Un día amanecimos y la realidad había cambiado… un poquito.
Escuelas en silencio con sus pizarrones en blanco. Plazas desiertas, con calesitas detenidas y bancos sin calor humano. Comercios vacíos y agonizantes en un escenario de aislamiento y detención. Un microcentro sin adrenalina, con oficinas fantasma y segunderos que ya no apuran a sus trabajadores. Bares con tazas de café, esperando a un próximo y lejano encuentro.
Y en el interior de cada hogar: vidas que transcurren en el devenir diario. Con días similares pero diferentes, con humores oscilantes y rebeldes. Navegando en un sinfín de información que marea, confunde, preocupa…angustia.

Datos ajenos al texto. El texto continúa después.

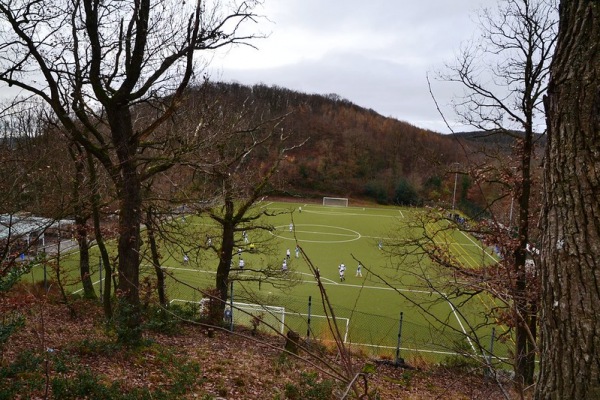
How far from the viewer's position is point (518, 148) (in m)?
8.01

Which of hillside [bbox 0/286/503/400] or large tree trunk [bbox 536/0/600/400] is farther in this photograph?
hillside [bbox 0/286/503/400]

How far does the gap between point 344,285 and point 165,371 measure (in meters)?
18.0

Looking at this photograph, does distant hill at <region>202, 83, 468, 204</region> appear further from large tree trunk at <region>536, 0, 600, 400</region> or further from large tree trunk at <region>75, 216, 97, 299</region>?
large tree trunk at <region>536, 0, 600, 400</region>

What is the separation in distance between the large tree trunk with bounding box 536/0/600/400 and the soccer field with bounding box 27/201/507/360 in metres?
0.34

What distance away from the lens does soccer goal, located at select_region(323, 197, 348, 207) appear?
2695 inches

Cada tanto, por supuesto, el ingenio humano sorprende y reímos ante ocurrencias y chistes que circulan con muy buen atino. Y agradecemos la viralización (de la información, claro, no la del coronoavirus).
En medio de todo ello, muchos intentamos trabajar, seguir produciendo para no caer. Como si se tratase de un pedaleo, cuyo cese nos puede llevar al suelo. Acostumbrados a ello seguramente, pero en un contexto sin precedentes e igual de agotador que siempre.
Y buscamos entonces un espacio en el hogar donde sostener nuestra actividad. Un trabajar que al perder su propio techo, no distingue horas, ni fines de semana, ni feriados. Un trabajo que se invisibiliza y pierde dimensión, acoplado en medio de gritos, de juguetes, de negociaciones por uso de tablets y culpas por falta de real dedicación y presencia (ni en el hogar ni en el trabajo).
La ansiedad se eleva al sentir que uno no está ni en un lado ni en otro, estando aún presente en cuerpo. Se incrementa al sentir que el ritmo del otro es muy distinto al personal, que la realidad propia impide realmente tomar el mensaje positivo de “aprovechar la oportunidad”. Ansiedad que aumenta al son de experimentar que no vastan las horas humanamente posibles para sentirse satisfecho (en esto el coronavirus no vino a traer nada nuevo, sólo que se intensifica entre cuatro paredes).
Y mientras uno convive con ello, voces provocadoras se alzan, deslizando frases tales como “es tiempo de transformarse, de cambiar, de adaptarse”. Ideas no muy distintas a las que en su momento proclamó Charles Darwin, pero en una esfera de la velocidad, en donde la adaptación tiene que ser “ya” y donde lo novedoso y el pensar distinto es la moda.
Es claro que parte de nuestra esencia nos lleva a transformarnos, para adaptarnos, crecer y evolucionar. Pero, ¿no será mucho? Contextos como los que hoy vivimos son ya lo suficientemente complejos, difíciles y demandantes como para agregar mayores mandatos.
Esto no se trata de una apología al sedentarismo, al no desafiarse. Cuando la transformación fluye y uno se siente en su mejor estado, ¡festejémosla! Pero no nos forcemos en éstos momentos. La adaptación se dará en la medida que podamos transitar éstas situaciones con la suficiente inteligencia emocional, aquella que implica poder reconocer, detectar, comprender y administrar las emociones. Y para lograrlo, se comienza siendo fiel y genuino con uno mismo.
Los vaivenes emocionales están a la orden del día y en alza. Por ello, poder identificarlos y respetarlos constituyen una parte fundamental del proceso que nos lleve a encausarlos de una mejor manera. Mientras la cuarentena dure y luego de ella también.